BENGALURU: Oil prices rose about a dollar a barrel on Monday on the prospect of tightening supplies in Canada and elsewhere, although recession fears kept pressuring the market.
Brent crude futures were up $1.33, or 1.8% to $75.50 a barrel at 12:02 p.m. EDT (1602 GMT). US West Texas Intermediate crude was at $71.34 a barrel, up $1.30, or 1.9%.
Wildfires raged in Alberta, Canada, shutting in large amounts of crude supply, and prices rose on fears they could worsen, said Mizuho analyst Robert Yawger.
At least 300,000 barrels of oil equivalent per day (boepd) production was shut in last week in Alberta. In 2016, wildfires knocked more than a million boepd of production offline there.
Also supporting oil prices, the US could start repurchasing oil for the Strategic Petroleum Reserve (SPR) after completing a congressionally mandated sale in June, Energy Secretary Jennifer Granholm told lawmakers on Thursday.
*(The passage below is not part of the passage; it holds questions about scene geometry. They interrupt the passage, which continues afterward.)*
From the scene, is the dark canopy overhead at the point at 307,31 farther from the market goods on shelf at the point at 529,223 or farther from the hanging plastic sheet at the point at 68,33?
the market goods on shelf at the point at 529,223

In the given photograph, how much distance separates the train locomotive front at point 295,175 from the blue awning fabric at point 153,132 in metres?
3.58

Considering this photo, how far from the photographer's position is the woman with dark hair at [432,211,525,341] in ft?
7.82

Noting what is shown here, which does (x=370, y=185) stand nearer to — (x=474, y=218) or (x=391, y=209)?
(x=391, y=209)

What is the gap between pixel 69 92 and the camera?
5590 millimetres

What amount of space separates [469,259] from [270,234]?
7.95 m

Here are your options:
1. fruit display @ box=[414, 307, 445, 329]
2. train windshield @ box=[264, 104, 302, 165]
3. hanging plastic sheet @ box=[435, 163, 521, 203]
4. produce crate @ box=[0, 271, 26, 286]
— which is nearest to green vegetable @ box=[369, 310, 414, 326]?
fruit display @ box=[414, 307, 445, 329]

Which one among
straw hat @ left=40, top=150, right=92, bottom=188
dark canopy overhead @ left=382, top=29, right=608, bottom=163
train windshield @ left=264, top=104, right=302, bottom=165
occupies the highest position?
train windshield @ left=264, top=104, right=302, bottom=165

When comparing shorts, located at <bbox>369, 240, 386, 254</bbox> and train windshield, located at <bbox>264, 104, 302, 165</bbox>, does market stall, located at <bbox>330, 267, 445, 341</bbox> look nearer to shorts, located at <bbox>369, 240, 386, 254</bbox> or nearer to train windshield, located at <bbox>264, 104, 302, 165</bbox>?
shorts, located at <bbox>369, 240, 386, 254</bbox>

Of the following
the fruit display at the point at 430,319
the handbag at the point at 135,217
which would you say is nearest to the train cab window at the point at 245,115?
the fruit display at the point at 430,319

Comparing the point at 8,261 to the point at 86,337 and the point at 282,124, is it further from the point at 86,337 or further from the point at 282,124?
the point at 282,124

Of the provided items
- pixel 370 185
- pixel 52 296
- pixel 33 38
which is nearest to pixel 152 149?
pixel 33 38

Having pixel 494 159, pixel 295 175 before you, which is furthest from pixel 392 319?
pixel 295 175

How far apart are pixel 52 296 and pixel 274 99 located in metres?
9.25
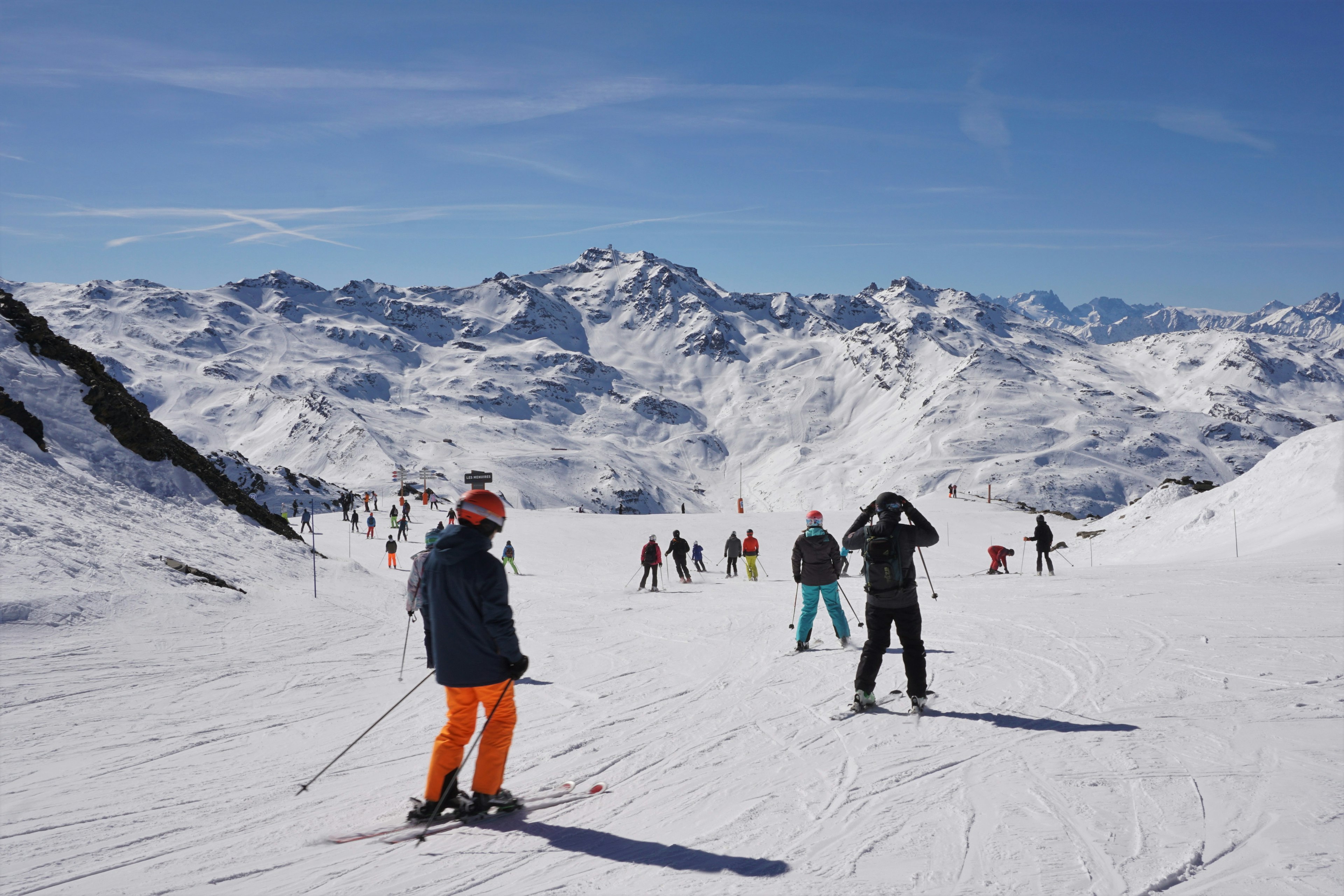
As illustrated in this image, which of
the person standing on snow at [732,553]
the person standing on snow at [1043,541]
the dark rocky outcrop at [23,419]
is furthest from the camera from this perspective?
the person standing on snow at [732,553]

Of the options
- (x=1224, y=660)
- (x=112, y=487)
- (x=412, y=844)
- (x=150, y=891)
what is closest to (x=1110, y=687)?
(x=1224, y=660)

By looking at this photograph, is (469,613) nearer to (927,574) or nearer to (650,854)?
(650,854)

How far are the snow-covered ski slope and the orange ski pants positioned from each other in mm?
310

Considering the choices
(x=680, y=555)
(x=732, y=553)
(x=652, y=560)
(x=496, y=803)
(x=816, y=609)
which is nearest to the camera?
(x=496, y=803)

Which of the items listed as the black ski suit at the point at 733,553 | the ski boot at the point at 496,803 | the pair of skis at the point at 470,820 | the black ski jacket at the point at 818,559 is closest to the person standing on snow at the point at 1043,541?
the black ski suit at the point at 733,553

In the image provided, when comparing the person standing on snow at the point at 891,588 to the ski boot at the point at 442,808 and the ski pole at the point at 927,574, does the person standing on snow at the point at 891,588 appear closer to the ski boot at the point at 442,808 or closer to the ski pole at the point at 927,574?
the ski pole at the point at 927,574

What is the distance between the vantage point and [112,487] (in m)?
16.8

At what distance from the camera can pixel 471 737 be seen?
495 centimetres

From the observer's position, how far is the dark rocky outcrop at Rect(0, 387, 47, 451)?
1639 cm

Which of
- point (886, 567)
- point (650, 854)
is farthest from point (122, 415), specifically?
point (650, 854)

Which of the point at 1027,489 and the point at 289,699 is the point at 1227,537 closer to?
the point at 289,699

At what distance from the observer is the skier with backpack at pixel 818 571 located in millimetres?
9844

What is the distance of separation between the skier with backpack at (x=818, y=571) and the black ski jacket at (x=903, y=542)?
2673 mm

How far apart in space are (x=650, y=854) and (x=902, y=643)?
3463 mm
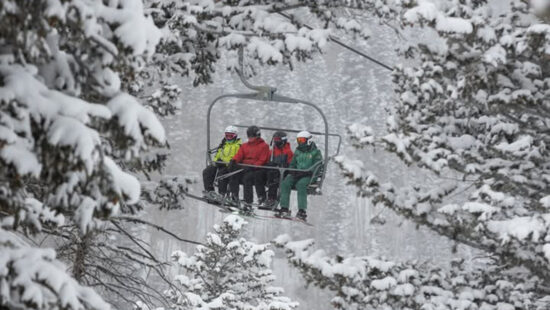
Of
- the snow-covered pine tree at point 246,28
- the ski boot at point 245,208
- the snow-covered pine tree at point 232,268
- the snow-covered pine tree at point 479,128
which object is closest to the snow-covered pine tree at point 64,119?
the snow-covered pine tree at point 246,28

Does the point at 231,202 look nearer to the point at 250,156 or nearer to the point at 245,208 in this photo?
the point at 245,208

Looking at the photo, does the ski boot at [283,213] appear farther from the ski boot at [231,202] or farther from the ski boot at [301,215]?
the ski boot at [231,202]

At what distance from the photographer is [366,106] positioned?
65.6 metres

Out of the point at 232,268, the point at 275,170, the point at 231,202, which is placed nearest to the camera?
the point at 231,202

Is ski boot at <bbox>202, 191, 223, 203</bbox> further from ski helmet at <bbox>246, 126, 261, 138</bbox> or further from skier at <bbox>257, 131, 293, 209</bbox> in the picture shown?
ski helmet at <bbox>246, 126, 261, 138</bbox>

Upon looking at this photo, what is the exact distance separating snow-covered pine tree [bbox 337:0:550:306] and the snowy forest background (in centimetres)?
3

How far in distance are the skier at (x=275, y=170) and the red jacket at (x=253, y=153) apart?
6.5 inches

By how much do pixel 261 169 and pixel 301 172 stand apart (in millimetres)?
574

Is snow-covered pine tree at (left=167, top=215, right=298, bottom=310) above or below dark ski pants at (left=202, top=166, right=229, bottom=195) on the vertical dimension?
below

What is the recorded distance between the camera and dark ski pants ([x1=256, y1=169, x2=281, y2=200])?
34.8 feet

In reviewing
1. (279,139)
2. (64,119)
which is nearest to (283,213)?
(279,139)

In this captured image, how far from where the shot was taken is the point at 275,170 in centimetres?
1068

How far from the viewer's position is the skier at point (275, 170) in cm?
1051

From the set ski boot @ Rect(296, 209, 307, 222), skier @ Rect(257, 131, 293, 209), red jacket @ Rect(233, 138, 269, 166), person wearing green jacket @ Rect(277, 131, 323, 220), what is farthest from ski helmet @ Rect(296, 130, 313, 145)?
ski boot @ Rect(296, 209, 307, 222)
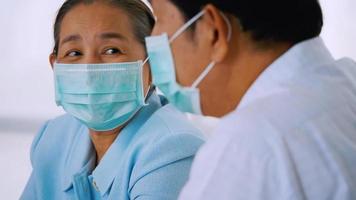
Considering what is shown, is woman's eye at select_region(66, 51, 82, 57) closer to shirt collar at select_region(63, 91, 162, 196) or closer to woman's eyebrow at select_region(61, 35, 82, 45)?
woman's eyebrow at select_region(61, 35, 82, 45)

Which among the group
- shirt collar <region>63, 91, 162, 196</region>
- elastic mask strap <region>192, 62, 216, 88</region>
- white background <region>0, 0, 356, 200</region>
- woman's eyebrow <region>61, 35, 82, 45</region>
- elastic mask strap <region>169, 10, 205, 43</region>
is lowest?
white background <region>0, 0, 356, 200</region>

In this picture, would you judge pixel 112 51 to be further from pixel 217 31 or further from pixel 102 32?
pixel 217 31

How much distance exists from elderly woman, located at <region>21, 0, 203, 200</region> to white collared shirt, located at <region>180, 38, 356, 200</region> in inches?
20.4

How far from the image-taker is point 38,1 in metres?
2.30

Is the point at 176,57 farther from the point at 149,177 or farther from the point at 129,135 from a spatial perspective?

Global crude supplies could also tighten in the second half as OPEC+ - the Organization of the Petroleum Exporting Countries and allies including Russia - plan additional output cuts.Flows of northern Iraqi crude oil to Turkey’s Ceyhan port have yet to resume following Baghdad’s request to restart them last week, industry sources said on Monday, helping keep global supplies tight.
Fears of a slowdown in the global economy limited gains in oil prices. Last week, oil benchmarks fell for a fourth consecutive week, the longest streak of weekly declines since September 2022, over fears of a US recession and risks of a historic default on government debt in early June.